The below code does exactly the same as all the code we wrote above but it only creates one object.

pipe_summary <- mutate(babynames, decade = floor(year/10) *10) %>%
  filter(name %in% c("Emily","Kathleen","Alexandra","Beverly"), sex=="F") %>%
  group_by(name, decade) %>%
  summarise(mean_decade = mean(n))

The reason that this function is called a pipe is because it 'pipes' the data through to the next function. When you wrote the code previously, the first argument of each function was the dataset you wanted to work on. When you use pipes it will automatically take the data from the previous line of code so you don't need to specify it again.

When learning to code it can be a useful practice to read your code 'out loud' in full sentences to help you understand what it is doing. You can read the code above as "create a new variable called decade AND THEN only keep the names Emily, Kathleen, Alexandra and Beverly that belong to female babies AND THEN group the dataset by name and decade AND THEN calculate the mean number of babies with each name per decade." Try doing this each time you write a new bit of code.

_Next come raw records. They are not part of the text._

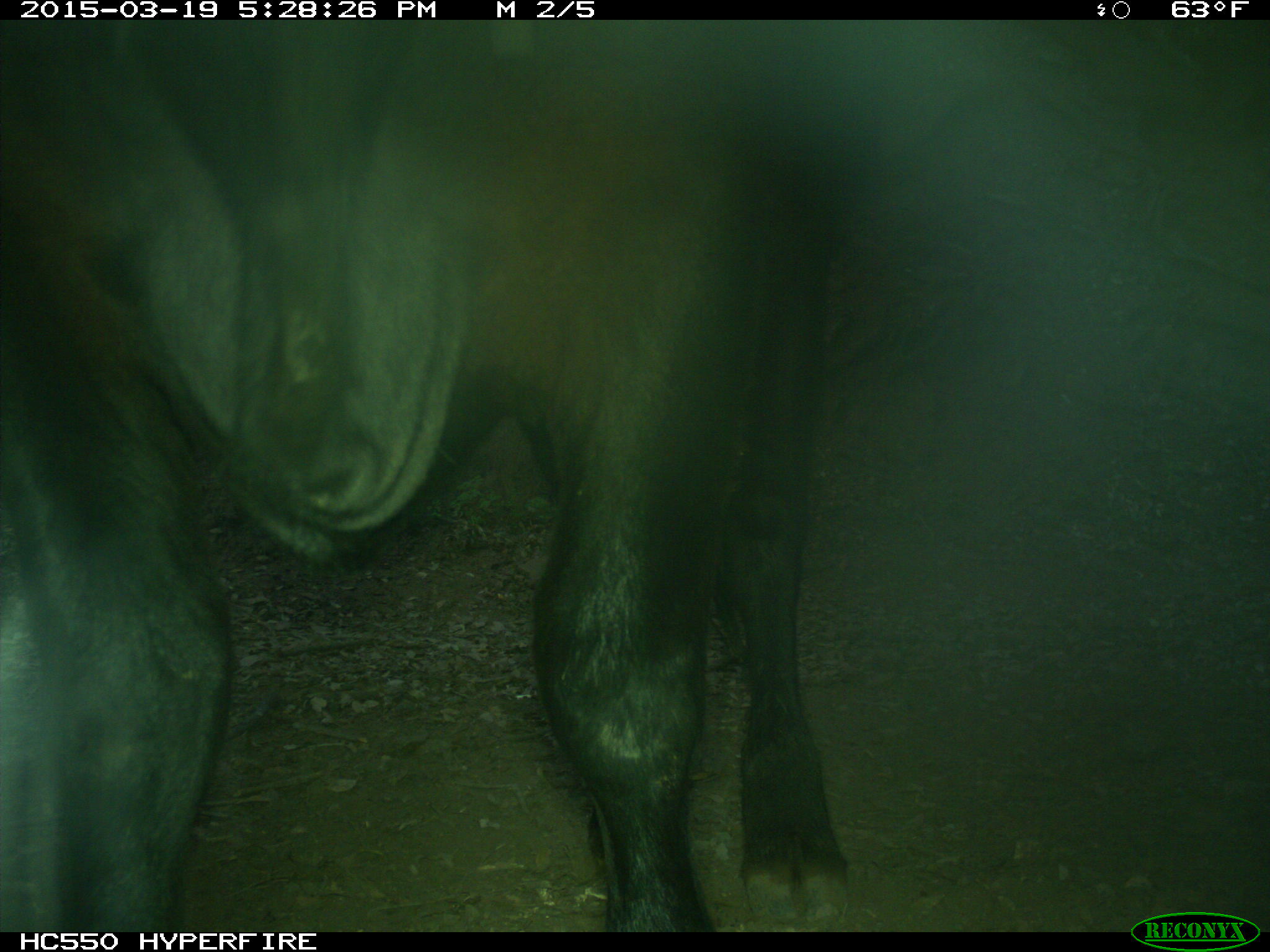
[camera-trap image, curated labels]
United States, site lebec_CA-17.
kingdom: Animalia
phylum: Chordata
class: Mammalia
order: Artiodactyla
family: Bovidae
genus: Bos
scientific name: Bos taurus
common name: domestic cow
Bos taurus (domestic cow).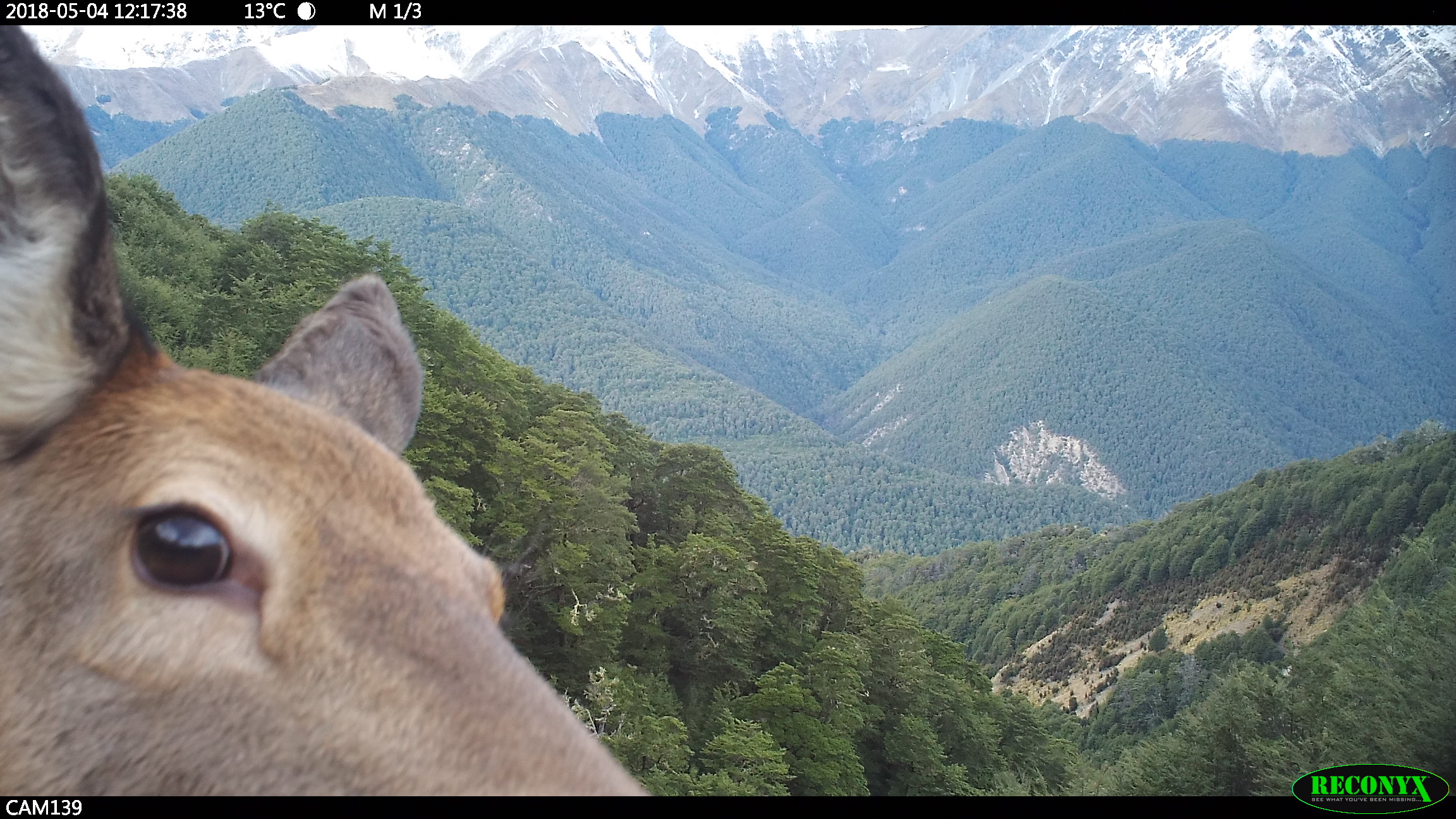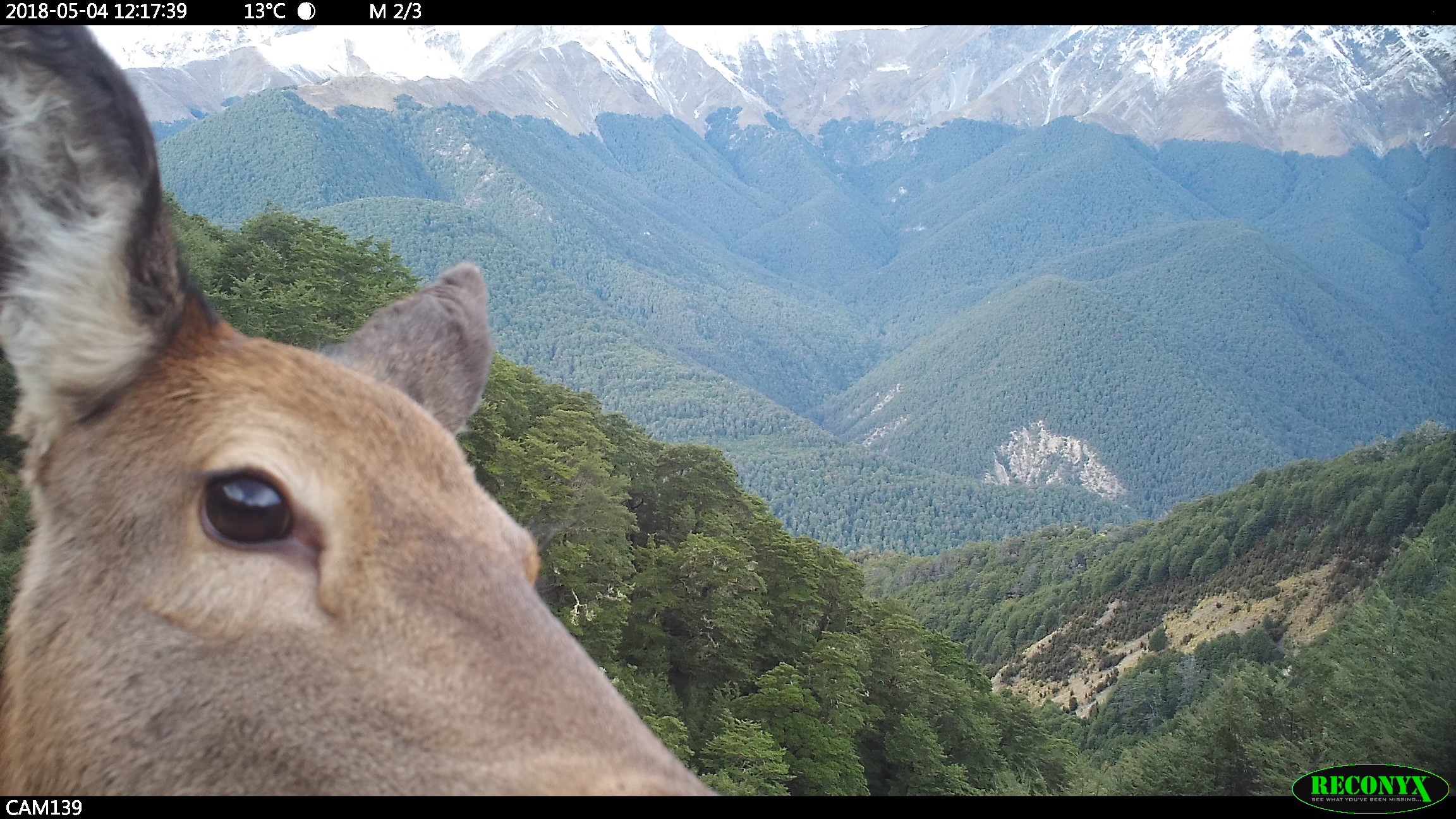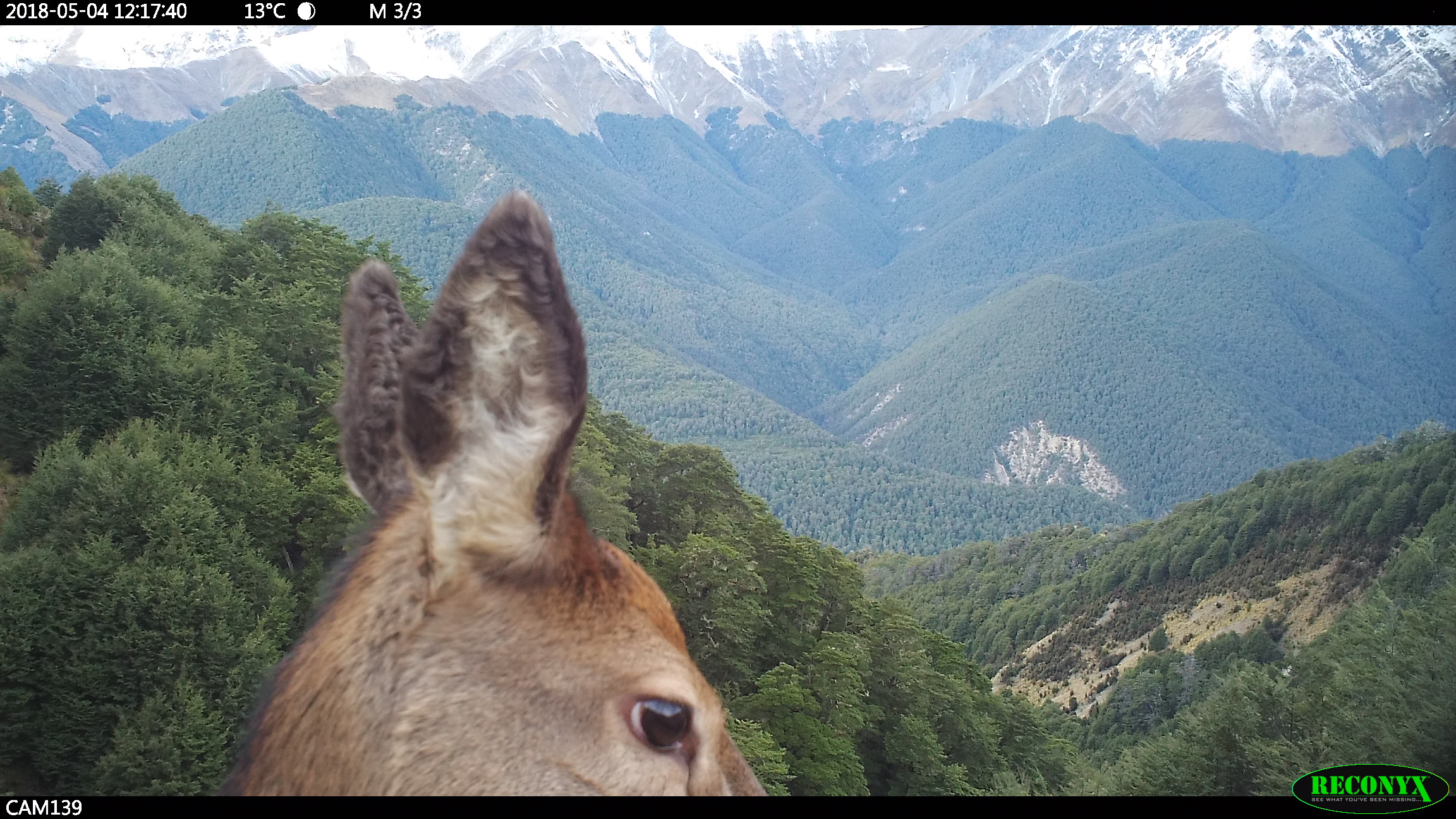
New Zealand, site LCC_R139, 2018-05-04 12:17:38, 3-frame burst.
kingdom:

Some people find pipes a bit tricky to understand from a conceptual point of view, however, it's well worth learning to use them as when your code starts getting longer they are much more efficient and mean you have to write less code which is always a good thing!

5.13 Finished!

That was a long chapter but remember, you don't need to memorise all of this code. You just need to know where to look for help. Finally, if you're working from the R server, we'd recommend that you download a copy of the changes you've made to stub-wrangling-1 so that you have a backup.